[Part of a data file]
^^^^^^^^
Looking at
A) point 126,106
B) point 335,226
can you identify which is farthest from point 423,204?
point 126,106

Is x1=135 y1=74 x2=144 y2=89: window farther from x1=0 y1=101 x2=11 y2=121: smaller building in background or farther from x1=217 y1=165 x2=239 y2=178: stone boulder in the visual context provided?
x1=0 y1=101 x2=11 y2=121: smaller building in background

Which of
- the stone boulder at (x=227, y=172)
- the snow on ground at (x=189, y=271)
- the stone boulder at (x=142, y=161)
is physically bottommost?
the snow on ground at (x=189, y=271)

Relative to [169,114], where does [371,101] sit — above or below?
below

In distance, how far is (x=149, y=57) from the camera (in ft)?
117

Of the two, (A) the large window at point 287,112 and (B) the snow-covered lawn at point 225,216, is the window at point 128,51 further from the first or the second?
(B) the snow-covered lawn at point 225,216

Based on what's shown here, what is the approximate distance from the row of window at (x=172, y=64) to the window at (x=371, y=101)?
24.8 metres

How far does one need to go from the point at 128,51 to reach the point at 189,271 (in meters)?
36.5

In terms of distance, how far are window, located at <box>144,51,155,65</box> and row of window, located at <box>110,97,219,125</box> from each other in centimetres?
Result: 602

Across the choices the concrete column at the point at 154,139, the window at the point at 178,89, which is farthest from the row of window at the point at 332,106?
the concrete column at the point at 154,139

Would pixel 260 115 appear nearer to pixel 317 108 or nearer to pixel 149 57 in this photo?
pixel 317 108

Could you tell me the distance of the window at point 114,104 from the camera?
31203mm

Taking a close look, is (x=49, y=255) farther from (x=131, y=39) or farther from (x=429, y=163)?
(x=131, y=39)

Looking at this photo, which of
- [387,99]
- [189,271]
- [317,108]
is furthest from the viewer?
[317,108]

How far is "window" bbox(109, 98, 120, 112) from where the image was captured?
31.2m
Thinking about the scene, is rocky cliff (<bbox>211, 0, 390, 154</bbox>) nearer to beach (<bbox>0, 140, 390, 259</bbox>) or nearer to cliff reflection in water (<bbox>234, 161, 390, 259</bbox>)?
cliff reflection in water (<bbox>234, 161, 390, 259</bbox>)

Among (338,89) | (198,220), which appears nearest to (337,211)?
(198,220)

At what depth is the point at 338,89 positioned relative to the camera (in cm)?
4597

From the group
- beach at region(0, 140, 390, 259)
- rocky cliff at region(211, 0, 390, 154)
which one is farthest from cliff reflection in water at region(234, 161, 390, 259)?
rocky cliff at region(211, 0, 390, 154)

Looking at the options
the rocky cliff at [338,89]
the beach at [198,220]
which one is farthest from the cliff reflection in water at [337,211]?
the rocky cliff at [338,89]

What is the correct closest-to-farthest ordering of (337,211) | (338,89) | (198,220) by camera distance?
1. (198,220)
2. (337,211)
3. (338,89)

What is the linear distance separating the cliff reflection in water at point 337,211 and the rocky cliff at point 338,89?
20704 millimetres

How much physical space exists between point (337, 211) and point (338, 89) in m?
^^^^^^^^
▸ Required task:
Reproduce each record shown above without altering a single word.

▸ Written response:
Looking at
A) point 126,106
B) point 335,226
can you identify which is farthest from point 423,204?
point 126,106

Is x1=135 y1=74 x2=144 y2=89: window farther from x1=0 y1=101 x2=11 y2=121: smaller building in background or farther from x1=217 y1=165 x2=239 y2=178: stone boulder in the visual context provided?
x1=0 y1=101 x2=11 y2=121: smaller building in background

Which of
- the stone boulder at (x=227, y=172)
- the snow on ground at (x=189, y=271)
- the stone boulder at (x=142, y=161)
is physically bottommost?
the snow on ground at (x=189, y=271)

Relative to [169,114], where does [371,101] sit — above or below?
below

In distance, how far is (x=149, y=57) from the camera (in ft)?
117

Of the two, (A) the large window at point 287,112 and (B) the snow-covered lawn at point 225,216, is the window at point 128,51 further from the first or the second?
(B) the snow-covered lawn at point 225,216

Based on what's shown here, what is the approximate distance from the row of window at (x=172, y=64) to the window at (x=371, y=101)?
24.8 metres

How far does one need to go from the point at 128,51 to reach the point at 189,271 (in meters)?
36.5

In terms of distance, how far are window, located at <box>144,51,155,65</box> and row of window, located at <box>110,97,219,125</box> from each other in centimetres?
Result: 602

Across the choices the concrete column at the point at 154,139, the window at the point at 178,89, which is farthest from the row of window at the point at 332,106?
the concrete column at the point at 154,139

Would pixel 260 115 appear nearer to pixel 317 108 or nearer to pixel 149 57 in this photo?
pixel 317 108

Could you tell me the distance of the window at point 114,104 from the camera?
31203mm

Taking a close look, is (x=49, y=255) farther from (x=131, y=39) or farther from (x=429, y=163)?
(x=131, y=39)

Looking at this photo, which of
- [387,99]
- [189,271]
- [317,108]
is furthest from the viewer?
[317,108]

How far is "window" bbox(109, 98, 120, 112) from where the image was captured?
31.2m
Thinking about the scene, is rocky cliff (<bbox>211, 0, 390, 154</bbox>) nearer to beach (<bbox>0, 140, 390, 259</bbox>) or nearer to cliff reflection in water (<bbox>234, 161, 390, 259</bbox>)?
cliff reflection in water (<bbox>234, 161, 390, 259</bbox>)

Among (338,89) | (198,220), which appears nearest to (337,211)?
(198,220)

At what depth is the point at 338,89 positioned relative to the camera (in cm)?
4597

From the group
- beach at region(0, 140, 390, 259)
- rocky cliff at region(211, 0, 390, 154)
which one is farthest from cliff reflection in water at region(234, 161, 390, 259)?
rocky cliff at region(211, 0, 390, 154)

Looking at the options
the rocky cliff at [338,89]
the beach at [198,220]
which one is farthest from the cliff reflection in water at [337,211]?
the rocky cliff at [338,89]

What is the correct closest-to-farthest ordering of (337,211) | (338,89) | (198,220) by camera distance?
1. (198,220)
2. (337,211)
3. (338,89)

What is the linear distance separating the cliff reflection in water at point 337,211 and the rocky cliff at point 338,89?
20704 millimetres

How much physical space exists between point (337, 211) and point (338, 89) in m?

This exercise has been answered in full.